Les critiques à l’égard des statines, traitement classique des hypercholestérolémies, ne sont pas nouvelles. Le livre du professeur Philippe Even sorti le 21 février 2013, « la Vérité sur le cholestérol » relance un débat aujourd’hui largement médiatisé (cf. article du Nouvel Observateur du 14 février 2013  http://tempsreel.nouvelobs.com/le-dossier-de-l-obs/20130213.OBS8759/et-si-le-cholesterol-n-etait-pas-dangereux.html). Le problème est incontestablement complexe et je me garderais bien de le trancher, considérant le respect que j’ai pour ces spécialistes qui consacrent leur vie à tenter de sauver la nôtre et qui, malgré l’étendue de leur savoir, ne parviennent pas à se mettre d’accord. Les laboratoires pharmaceutiques nous ont à plusieurs reprises ces dernières années amenés à douter de leurs bonnes intentions en matière de santé publique. Il s’agit bien de commerçants et il est légitime de se méfier de leur insistance à persuader médecins et patients de la nécessité incontournable de recourir à leurs médications. Les effets indésirables des statines sont connus, et bien qu’affectant un nombre largement minoritaire de patients, ils peuvent être sévères, amenant certains cardiologues à en évoquer la « toxicité ».

L’hypercholestérolémie – dont la définition s’est pourtant considérablement affinée au cours des dernières décennies, au fur et à mesure de l’avancée des connaissances en matière de métabolisme – est considérée depuis de nombreuses années comme faisant partie des facteurs de risques cardiovasculaires. Ceci serait aujourd’hui également contesté. Admettons que ce soit à juste titre (il s’agit là d’une hypothèse et non d’un avis !), un fait reste admis par l’ensemble de la communauté scientifique : la malbouffe est et reste un facteur de risque cardiovasculaire majeur (au même titre que le tabac, l’hypertension, la sédentarité). Lorsqu’un médecin constate chez son patient une élévation du taux de « mauvais » cholestérol, il révèle bien souvent des habitudes alimentaires délétères : trop de graisses animales (voir Les nutriments, Les bonnes et mauvaises graisses), pas assez de fruits et légumes, trop de sucre, etc. Personne de conteste le fait que corriger ces mauvaises habitudes contribue à diminuer non seulement le risque cardiovasculaire, mais améliore aussi globalement l’état de santé (digestion, forme physique, stabilisation du poids, santé de la peau, prévention du vieillissement cellulaire, etc).
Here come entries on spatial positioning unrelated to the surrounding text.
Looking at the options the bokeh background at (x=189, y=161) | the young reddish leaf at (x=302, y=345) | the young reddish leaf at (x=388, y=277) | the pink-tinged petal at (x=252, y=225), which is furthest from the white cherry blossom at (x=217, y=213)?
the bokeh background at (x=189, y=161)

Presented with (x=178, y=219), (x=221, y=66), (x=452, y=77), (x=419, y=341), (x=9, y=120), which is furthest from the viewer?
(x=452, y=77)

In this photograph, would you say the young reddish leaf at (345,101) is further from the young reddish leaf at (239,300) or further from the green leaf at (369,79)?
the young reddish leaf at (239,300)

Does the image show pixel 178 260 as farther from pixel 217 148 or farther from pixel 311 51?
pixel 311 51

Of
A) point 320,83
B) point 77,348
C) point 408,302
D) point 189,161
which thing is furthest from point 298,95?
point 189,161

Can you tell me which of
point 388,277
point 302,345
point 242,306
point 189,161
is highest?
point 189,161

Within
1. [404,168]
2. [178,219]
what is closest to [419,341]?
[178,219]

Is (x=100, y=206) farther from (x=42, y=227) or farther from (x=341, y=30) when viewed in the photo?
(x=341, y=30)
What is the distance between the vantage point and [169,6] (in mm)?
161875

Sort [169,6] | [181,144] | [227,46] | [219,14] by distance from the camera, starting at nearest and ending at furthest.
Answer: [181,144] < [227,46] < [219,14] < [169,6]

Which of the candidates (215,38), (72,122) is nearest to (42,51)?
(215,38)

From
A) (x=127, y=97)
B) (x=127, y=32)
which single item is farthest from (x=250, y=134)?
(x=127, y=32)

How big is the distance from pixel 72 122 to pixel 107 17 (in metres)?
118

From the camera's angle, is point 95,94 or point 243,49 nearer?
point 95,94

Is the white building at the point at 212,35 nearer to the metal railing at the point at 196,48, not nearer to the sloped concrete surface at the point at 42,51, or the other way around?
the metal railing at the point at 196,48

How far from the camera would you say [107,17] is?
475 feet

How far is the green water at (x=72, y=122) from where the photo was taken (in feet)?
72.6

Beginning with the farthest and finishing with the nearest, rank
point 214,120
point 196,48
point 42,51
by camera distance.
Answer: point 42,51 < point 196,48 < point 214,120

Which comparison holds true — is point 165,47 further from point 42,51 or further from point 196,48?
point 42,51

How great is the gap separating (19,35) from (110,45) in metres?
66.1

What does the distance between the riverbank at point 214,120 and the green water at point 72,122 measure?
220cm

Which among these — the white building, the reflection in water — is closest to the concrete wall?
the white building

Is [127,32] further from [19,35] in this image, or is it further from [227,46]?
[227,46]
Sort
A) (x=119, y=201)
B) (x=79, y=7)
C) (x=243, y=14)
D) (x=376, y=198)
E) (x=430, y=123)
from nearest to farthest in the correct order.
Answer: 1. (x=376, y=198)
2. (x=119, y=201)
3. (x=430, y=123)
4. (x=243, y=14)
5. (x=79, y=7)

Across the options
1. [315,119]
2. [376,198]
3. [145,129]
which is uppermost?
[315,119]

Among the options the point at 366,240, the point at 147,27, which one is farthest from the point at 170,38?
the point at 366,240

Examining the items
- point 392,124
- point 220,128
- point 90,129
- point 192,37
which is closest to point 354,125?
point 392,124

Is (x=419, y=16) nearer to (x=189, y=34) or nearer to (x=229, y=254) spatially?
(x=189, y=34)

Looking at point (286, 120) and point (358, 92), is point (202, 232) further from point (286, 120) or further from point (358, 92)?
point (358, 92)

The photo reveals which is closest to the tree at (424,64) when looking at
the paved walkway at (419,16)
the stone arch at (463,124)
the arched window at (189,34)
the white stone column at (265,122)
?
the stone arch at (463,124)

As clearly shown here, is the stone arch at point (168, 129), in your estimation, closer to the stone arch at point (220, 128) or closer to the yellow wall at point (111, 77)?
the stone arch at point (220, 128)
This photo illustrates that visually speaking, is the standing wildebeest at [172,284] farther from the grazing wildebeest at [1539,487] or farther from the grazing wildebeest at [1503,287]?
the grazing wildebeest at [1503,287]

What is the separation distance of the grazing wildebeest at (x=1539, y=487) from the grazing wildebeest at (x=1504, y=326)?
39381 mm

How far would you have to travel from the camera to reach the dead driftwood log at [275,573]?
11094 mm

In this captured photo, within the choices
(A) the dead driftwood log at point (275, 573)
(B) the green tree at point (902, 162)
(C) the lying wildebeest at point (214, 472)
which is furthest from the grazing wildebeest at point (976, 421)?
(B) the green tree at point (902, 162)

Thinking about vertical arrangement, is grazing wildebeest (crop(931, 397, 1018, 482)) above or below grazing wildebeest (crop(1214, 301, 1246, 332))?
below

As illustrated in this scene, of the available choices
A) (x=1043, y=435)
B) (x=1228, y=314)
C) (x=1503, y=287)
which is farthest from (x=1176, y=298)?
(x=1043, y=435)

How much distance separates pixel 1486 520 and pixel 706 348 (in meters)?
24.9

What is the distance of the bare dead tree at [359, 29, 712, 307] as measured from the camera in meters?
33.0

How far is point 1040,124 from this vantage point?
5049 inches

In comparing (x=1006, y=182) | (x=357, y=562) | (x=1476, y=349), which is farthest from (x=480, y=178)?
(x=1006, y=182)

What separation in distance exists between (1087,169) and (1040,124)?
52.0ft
Les statines sont contestées sur le plan de l’efficacité et de la nocivité. Le régime méditerranéen (voir Les nutriments, Bien consommer les graisses) donne d’excellents résultats – parfois spectaculaires ! – et ne présente aucun risque d’effet indésirable. J’apporte donc mon humble contribution au débat en suggérant aux médecins qui nous veulent du bien (l’immense majorité !) d’orienter leurs patients à risque cardiovasculaire modéré vers des conseils diététiques avisés et raisonnables plutôt que leur administrer en première intention des médications sur lesquelles planent des doutes. En revanche, faisons confiance aux cardiologues dans la prise en charge des patients à lourd risque cardiovasculaire, car elle va bien au-delà de la correction d’une hypercholestérolémie.